Whoever came up with the term “if it ain’t broke don’t fix it” should have put in a disclaimer for businesses “adopt this mantra at your own peril”. Success today guarantees nothing tomorrow, in order to ensure success tomorrow an organization must embrace change. Almost every organization has an understanding of this concept but the allure of the Status Quo seems at times too hard to break away from. I use the adjective allure to describe the magnetic pull that the status quo has on an organization because no other adjective conveys the emotional attachment properly. Organizations that prefer to avoid the short term negative in spite of the long term positive of change cost themselves much more than they realize.
I recall early in my career in a meeting with the CFO of my top client to discuss a Green Technology initiative the I.T. Director and I had been working on for weeks. We were proposing replacing their current server infrastructure with new blade servers, about 15 minutes into the meeting the CFO asks “What is this going to cost?”. When he learned the price tag he abruptly ended the meeting as “there was no way they were going to spend that much money on new equipment when the old equipment was working just fine”.
While the I.T. Director took this as a defeat, I saw a clear opportunity in the statement “working just fine”. I needed to quantify how much the status quo was costing the company annually. As it turned out “working just fine” meant that the company was spending well over $800,000 maintaining their current server infrastructure (heating/cooling, out warranty maintenance, etc.).

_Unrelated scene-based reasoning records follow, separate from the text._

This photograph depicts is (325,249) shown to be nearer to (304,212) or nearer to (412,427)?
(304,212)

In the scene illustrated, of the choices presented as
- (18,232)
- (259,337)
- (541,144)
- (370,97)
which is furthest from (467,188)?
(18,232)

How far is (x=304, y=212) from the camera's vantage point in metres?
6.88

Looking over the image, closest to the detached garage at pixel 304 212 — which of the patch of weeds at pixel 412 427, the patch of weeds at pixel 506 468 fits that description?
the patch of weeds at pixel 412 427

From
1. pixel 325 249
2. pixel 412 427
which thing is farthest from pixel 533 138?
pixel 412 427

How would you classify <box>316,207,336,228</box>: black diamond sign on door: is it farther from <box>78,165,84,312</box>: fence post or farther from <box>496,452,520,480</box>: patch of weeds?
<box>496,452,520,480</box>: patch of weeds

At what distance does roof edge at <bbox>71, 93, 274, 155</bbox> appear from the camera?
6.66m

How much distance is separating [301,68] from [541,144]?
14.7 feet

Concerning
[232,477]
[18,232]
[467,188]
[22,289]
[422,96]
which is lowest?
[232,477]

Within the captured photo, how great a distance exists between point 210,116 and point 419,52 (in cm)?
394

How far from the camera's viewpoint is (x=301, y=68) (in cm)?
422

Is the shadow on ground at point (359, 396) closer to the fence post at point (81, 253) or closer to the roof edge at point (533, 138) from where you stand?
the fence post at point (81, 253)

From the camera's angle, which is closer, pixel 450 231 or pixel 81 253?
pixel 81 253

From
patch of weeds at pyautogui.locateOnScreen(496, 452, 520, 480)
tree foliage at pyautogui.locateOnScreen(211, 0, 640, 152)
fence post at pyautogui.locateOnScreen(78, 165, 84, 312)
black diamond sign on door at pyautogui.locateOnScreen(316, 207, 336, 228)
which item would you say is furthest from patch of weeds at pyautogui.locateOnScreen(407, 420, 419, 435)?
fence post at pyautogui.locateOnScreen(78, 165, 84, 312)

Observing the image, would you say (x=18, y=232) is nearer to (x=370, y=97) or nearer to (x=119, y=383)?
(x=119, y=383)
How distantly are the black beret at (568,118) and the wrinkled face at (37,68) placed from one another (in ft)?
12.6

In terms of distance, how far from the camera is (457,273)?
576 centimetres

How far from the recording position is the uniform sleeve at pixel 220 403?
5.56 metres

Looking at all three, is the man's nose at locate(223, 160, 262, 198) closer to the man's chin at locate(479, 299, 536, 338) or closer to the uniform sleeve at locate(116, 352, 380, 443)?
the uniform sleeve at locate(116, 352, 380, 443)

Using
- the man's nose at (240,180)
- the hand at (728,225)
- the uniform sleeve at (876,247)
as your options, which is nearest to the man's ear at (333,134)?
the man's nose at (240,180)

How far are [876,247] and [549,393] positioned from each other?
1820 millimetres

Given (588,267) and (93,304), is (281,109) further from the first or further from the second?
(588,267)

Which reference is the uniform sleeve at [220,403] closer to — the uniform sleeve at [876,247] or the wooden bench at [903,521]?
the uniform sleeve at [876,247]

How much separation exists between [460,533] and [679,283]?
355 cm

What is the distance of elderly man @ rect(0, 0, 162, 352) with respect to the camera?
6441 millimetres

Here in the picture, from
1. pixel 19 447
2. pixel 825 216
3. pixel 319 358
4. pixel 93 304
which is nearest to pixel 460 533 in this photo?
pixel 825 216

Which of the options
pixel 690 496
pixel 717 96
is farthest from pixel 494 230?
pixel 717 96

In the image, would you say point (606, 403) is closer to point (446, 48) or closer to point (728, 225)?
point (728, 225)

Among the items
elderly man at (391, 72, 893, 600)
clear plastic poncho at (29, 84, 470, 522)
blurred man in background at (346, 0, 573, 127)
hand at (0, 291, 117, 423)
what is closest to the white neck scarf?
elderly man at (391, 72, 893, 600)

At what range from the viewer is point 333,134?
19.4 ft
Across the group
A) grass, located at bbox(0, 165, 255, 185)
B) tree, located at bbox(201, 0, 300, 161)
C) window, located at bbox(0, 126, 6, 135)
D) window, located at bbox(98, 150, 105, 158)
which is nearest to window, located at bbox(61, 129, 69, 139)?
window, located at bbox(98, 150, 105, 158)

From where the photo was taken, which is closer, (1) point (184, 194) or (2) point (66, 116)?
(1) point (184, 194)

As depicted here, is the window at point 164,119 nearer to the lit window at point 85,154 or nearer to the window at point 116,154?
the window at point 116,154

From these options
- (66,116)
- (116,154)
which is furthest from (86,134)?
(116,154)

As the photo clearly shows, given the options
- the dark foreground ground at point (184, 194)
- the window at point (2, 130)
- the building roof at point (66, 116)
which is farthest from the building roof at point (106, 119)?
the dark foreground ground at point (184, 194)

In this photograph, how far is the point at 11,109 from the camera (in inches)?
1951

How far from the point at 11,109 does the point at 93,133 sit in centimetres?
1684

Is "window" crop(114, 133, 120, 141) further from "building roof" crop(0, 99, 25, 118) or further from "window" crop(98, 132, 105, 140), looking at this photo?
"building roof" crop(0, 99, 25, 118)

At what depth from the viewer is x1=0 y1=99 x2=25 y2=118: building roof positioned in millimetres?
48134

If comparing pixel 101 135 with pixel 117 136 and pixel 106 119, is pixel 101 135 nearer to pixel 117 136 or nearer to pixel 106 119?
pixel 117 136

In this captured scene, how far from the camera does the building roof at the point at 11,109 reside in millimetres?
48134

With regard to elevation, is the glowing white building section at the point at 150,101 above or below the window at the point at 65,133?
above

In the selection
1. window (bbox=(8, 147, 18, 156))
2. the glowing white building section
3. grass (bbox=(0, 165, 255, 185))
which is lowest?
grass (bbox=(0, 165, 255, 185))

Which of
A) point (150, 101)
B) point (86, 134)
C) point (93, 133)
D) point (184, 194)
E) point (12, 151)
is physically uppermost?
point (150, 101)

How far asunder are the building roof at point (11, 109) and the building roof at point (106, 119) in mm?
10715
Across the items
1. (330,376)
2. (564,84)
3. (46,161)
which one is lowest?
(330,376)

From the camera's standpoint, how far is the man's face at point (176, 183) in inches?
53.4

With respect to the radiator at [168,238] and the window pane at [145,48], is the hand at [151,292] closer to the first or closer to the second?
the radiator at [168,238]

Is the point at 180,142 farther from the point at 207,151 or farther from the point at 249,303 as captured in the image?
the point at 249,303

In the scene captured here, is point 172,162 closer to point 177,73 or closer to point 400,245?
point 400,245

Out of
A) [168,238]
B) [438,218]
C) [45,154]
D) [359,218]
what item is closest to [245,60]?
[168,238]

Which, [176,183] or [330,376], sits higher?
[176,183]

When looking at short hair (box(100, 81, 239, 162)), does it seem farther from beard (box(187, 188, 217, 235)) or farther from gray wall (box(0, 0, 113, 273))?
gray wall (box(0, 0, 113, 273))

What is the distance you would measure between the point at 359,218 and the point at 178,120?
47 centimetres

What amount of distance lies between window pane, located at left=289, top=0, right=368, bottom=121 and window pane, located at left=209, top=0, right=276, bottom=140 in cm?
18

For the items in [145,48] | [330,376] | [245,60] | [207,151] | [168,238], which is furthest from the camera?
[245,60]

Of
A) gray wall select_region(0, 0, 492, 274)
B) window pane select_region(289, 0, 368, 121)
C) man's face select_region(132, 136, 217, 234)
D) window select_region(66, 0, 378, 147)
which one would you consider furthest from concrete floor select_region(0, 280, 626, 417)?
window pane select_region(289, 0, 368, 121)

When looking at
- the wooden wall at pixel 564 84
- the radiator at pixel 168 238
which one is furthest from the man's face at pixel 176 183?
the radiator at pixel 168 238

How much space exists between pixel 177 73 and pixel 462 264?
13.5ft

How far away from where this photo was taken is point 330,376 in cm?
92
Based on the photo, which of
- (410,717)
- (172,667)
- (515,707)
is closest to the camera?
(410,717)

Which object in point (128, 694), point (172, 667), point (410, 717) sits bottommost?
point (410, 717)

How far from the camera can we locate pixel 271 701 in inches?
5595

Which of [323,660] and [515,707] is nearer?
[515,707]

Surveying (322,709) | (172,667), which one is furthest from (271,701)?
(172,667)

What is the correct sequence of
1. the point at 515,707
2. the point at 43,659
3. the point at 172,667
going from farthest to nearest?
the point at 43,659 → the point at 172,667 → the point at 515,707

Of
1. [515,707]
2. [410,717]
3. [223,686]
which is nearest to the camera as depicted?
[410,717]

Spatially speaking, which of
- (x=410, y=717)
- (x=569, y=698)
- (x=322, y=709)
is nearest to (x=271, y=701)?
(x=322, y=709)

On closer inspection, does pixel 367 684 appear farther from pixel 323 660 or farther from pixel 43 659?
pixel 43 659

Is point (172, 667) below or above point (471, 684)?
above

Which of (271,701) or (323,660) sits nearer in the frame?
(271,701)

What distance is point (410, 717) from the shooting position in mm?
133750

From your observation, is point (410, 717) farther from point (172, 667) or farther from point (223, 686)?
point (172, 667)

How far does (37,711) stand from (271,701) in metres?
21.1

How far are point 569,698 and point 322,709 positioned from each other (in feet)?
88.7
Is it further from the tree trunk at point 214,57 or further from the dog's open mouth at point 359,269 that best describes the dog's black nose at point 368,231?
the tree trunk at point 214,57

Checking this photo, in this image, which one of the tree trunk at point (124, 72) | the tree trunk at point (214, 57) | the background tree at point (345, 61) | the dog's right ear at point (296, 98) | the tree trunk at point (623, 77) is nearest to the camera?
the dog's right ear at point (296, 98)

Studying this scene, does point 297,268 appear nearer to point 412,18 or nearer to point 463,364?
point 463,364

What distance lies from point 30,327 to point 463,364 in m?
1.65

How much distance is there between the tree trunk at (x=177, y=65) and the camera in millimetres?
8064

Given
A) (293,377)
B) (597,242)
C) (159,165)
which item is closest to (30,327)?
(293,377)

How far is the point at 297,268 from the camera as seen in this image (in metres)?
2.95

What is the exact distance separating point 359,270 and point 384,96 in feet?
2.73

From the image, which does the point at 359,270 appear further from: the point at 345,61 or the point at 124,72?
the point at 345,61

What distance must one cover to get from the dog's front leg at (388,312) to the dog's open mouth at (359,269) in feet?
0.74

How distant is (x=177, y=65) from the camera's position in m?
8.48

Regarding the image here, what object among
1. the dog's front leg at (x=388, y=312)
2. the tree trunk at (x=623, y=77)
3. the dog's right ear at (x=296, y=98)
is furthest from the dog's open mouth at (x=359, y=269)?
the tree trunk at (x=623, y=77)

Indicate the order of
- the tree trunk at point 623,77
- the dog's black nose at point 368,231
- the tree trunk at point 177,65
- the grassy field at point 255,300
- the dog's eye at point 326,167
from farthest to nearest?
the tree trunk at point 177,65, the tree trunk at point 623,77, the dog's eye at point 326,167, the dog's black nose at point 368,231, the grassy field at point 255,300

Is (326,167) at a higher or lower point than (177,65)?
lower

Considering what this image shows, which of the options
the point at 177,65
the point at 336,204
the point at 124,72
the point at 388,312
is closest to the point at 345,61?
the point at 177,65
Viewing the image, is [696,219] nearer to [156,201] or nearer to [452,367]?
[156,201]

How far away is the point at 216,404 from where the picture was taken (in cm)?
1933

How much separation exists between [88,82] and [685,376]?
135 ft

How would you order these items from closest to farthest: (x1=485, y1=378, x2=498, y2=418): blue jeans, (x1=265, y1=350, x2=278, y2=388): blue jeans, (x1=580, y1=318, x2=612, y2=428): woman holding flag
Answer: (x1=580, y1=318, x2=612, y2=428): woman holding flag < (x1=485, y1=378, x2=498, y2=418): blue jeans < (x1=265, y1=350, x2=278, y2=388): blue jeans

What the CFO did not realize about the blade solution was that the heating and cooling cost reduction alone would net a 1st year savings of $500,000 plus the tax benefits of implementing green technology.
The CFO almost cost his company well over a half million dollars annually with an “if it ain’t broke don’t fix it” decision.
In the SMB market “time is money” and I would be willing to bet there are several processes and procedures in your organization that are costing you significant time. Those beholden to the comfort of the current processes and procedures will fight change and will focus on the short term negative to bolster their position. SMB firms can’t grow focusing on the short term negative of change, time is too valuable in this hypercompetitive market space. If a drastic change may disrupt morale and create an overbearing short term negative look for ways to make small changes that yield huge returns, “Little Becomes Big”.
For a 50 employee firm a 15 second improvement across 30 tasks daily could return around 1,875 hours of productivity annually.
How many 15 second improvements could your organization make today?